### Article
2024-01-07 18:11:20

by Jonas Dreßler

[permalink] [raw]
Subject: Re: [PATCH v2 0/4] Power off HCI devices before rfkilling them

On 1/3/24 13:15, Jonas Dreßler wrote:
> Hi Luiz,
>
> On 1/2/24 19:39, Luiz Augusto von Dentz wrote:
>> Hi Jonas,
>>
>> On Tue, Jan 2, 2024 at 1:19 PM Jonas Dreßler <[email protected]> wrote:
>>>
>>> In theory the firmware is supposed to power off the bluetooth card
>>> when we use rfkill to block it. This doesn't work on a lot of laptops
>>> though, leading to weird issues after turning off bluetooth, like the
>>> connection timing out on the peripherals which were connected, and
>>> bluetooth not connecting properly when the adapter is turned on again
>>> quickly after rfkilling.
>>>
>>> This series hooks into the rfkill driver from the bluetooth subsystem
>>> to send a HCI_POWER_OFF command to the adapter before actually
>>> submitting
>>> the rfkill to the firmware and killing the HCI connection.
>>>
>>> ---
>>>
>>> v1 -> v2: Fixed commit message title to make CI happy
>>>
>>> Jonas Dreßler (4):
>>>    Bluetooth: Remove HCI_POWER_OFF_TIMEOUT
>>>    Bluetooth: mgmt: Remove leftover queuing of power_off work
>>>    Bluetooth: Add new state HCI_POWERING_DOWN
>>>    Bluetooth: Queue a HCI power-off command before rfkilling adapters
>>
>> Apart from the assumption of RFKILL actually killing the RF
>> immediately or not, I'm fine with these changes, that said it would be
>> great if we can have some proper way to test the behavior of rfkill,
>> perhaps via mgmt-tester, since it should behave like the
>> MGMT_OP_SET_POWERED.

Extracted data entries
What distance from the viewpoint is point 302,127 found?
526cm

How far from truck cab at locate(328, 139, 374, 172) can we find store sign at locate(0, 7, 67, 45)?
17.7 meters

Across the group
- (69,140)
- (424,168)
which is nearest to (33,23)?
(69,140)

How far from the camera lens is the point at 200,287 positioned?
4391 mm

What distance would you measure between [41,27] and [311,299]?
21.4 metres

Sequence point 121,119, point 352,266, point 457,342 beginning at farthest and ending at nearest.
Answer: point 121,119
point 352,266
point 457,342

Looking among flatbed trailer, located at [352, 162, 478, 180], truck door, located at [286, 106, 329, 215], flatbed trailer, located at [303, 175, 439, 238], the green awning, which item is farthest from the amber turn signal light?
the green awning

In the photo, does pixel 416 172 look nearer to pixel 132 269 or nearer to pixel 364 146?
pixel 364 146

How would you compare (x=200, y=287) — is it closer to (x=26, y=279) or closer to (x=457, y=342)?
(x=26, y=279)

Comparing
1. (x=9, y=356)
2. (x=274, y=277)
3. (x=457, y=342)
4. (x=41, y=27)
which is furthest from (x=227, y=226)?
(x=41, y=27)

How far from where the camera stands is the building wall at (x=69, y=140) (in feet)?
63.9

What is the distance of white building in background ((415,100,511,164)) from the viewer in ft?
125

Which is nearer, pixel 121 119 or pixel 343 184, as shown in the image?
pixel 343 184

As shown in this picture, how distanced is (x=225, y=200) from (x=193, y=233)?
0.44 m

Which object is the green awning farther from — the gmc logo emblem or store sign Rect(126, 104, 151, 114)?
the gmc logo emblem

### What you have to do
Answer these questions about the patch thread:
(a) Which command does the series send to the adapter before the rfkill is submitted to the firmware?
(b) What change was made between v1 and v2?
(c) Which tool is suggested as a possible way to test the behavior of rfkill?
The extracted data entries are not needed for this work.

### Response to the task
(a) A HCI_POWER_OFF command.
(b) The commit message title was fixed to make CI happy.
(c) mgmt-tester.